**Instructions to follow:**
Reproduce the material in full, exactly as written.

----

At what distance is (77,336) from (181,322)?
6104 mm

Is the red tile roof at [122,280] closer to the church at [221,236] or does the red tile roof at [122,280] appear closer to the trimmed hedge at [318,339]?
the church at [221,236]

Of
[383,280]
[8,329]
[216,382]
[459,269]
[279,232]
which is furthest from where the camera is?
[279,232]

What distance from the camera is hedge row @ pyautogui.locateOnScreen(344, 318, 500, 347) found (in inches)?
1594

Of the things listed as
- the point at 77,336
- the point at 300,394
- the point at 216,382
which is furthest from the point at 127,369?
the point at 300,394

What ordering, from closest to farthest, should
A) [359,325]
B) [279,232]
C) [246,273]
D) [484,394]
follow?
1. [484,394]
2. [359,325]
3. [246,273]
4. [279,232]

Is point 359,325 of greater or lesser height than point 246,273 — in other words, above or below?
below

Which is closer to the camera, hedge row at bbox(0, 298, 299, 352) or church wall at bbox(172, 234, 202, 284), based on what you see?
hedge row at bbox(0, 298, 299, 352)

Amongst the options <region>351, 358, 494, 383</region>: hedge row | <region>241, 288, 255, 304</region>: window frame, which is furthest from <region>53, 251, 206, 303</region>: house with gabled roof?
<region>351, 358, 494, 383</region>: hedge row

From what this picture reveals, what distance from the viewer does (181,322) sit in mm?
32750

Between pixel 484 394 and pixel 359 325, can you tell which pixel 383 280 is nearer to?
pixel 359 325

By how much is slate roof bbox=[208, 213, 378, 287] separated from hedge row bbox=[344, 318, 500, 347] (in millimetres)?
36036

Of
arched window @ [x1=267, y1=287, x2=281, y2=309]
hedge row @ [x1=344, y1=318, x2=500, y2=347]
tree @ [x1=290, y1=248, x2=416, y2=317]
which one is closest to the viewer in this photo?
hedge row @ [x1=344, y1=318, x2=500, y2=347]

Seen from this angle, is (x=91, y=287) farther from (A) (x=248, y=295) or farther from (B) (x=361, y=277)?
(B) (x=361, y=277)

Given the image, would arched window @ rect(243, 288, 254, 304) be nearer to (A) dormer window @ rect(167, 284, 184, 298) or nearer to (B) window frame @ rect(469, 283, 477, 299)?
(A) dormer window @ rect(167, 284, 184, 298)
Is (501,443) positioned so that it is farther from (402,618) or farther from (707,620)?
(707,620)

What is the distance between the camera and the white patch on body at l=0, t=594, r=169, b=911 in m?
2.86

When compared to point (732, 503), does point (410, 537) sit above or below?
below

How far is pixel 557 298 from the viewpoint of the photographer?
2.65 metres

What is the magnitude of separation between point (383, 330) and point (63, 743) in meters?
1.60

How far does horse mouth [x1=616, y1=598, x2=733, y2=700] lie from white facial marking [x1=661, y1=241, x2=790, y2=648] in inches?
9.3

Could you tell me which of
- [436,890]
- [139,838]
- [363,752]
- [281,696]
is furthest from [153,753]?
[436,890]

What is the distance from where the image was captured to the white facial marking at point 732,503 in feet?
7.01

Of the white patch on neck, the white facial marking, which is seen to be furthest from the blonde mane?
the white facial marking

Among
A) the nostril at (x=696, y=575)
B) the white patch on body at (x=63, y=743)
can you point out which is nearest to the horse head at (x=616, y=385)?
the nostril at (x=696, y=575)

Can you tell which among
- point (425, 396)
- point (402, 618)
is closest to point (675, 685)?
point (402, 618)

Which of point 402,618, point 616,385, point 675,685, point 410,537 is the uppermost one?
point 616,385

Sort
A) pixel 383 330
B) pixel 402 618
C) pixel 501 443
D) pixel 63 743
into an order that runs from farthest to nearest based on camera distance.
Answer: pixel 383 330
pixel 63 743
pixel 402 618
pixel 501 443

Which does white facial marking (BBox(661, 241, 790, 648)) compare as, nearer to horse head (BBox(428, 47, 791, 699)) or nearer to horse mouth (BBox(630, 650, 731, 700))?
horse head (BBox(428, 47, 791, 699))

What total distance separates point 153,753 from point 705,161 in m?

----

**Exercise output:**
At what distance is (77,336) from (181,322)?
6104 mm

Is the red tile roof at [122,280] closer to the church at [221,236] or does the red tile roof at [122,280] appear closer to the trimmed hedge at [318,339]?
the church at [221,236]

Of
[383,280]
[8,329]
[216,382]
[459,269]
[279,232]
which is furthest from where the camera is?
[279,232]

What distance from the camera is hedge row @ pyautogui.locateOnScreen(344, 318, 500, 347) found (in inches)?
1594

Of the things listed as
- the point at 77,336
- the point at 300,394
- the point at 216,382
which is furthest from the point at 127,369?
the point at 300,394

What ordering, from closest to farthest, should
A) [359,325]
B) [279,232]
C) [246,273]
D) [484,394]
follow?
1. [484,394]
2. [359,325]
3. [246,273]
4. [279,232]

Is point 359,325 of greater or lesser height than point 246,273 — in other words, above or below?
below

Which is closer to the camera, hedge row at bbox(0, 298, 299, 352) or church wall at bbox(172, 234, 202, 284), based on what you see?
hedge row at bbox(0, 298, 299, 352)

Amongst the options <region>351, 358, 494, 383</region>: hedge row | <region>241, 288, 255, 304</region>: window frame, which is furthest from <region>53, 251, 206, 303</region>: house with gabled roof?
<region>351, 358, 494, 383</region>: hedge row

From what this picture reveals, what distance from the viewer does (181,322) sit in mm?
32750

Between pixel 484 394 and pixel 359 325, can you tell which pixel 383 280 is nearer to?
pixel 359 325

By how much is slate roof bbox=[208, 213, 378, 287] separated from hedge row bbox=[344, 318, 500, 347] (in millimetres)?
36036

Of
arched window @ [x1=267, y1=287, x2=281, y2=309]
hedge row @ [x1=344, y1=318, x2=500, y2=347]
tree @ [x1=290, y1=248, x2=416, y2=317]
which one is closest to the viewer in this photo?
hedge row @ [x1=344, y1=318, x2=500, y2=347]

Seen from this angle, is (x=91, y=287) farther from (A) (x=248, y=295) or farther from (B) (x=361, y=277)?
(B) (x=361, y=277)

Given the image, would arched window @ rect(243, 288, 254, 304) be nearer to (A) dormer window @ rect(167, 284, 184, 298) or nearer to (B) window frame @ rect(469, 283, 477, 299)?
(A) dormer window @ rect(167, 284, 184, 298)
Is (501,443) positioned so that it is farther from (402,618) or farther from (707,620)?
(707,620)

What is the distance between the camera and the white patch on body at l=0, t=594, r=169, b=911 in m?
2.86

When compared to point (732, 503), does point (410, 537) sit above or below?
below

How far is pixel 557 298 from the viewpoint of the photographer?
2.65 metres

What is the magnitude of separation between point (383, 330) and point (63, 743) in meters?
1.60

How far does horse mouth [x1=616, y1=598, x2=733, y2=700] lie from white facial marking [x1=661, y1=241, x2=790, y2=648] in inches?
9.3

Could you tell me which of
- [436,890]
- [139,838]
- [363,752]
- [281,696]
is furthest from [153,753]?
[436,890]

What is the distance from where the image was captured to the white facial marking at point 732,503 in feet?
7.01

Of the white patch on neck, the white facial marking, which is seen to be furthest from the blonde mane?
the white facial marking

Among
A) the nostril at (x=696, y=575)
B) the white patch on body at (x=63, y=743)
can you point out which is nearest to the horse head at (x=616, y=385)?
the nostril at (x=696, y=575)

Can you tell which among
- point (425, 396)
- point (402, 618)
is closest to point (675, 685)?
point (402, 618)

Which of point 402,618, point 616,385, point 675,685, point 410,537 is the uppermost one?
point 616,385

Sort
A) pixel 383 330
B) pixel 402 618
C) pixel 501 443
D) pixel 63 743
into an order that runs from farthest to nearest based on camera distance.
Answer: pixel 383 330
pixel 63 743
pixel 402 618
pixel 501 443

Which does white facial marking (BBox(661, 241, 790, 648)) compare as, nearer to horse head (BBox(428, 47, 791, 699)) or nearer to horse mouth (BBox(630, 650, 731, 700))?
horse head (BBox(428, 47, 791, 699))

What total distance separates point 153,753 from point 705,161 in m?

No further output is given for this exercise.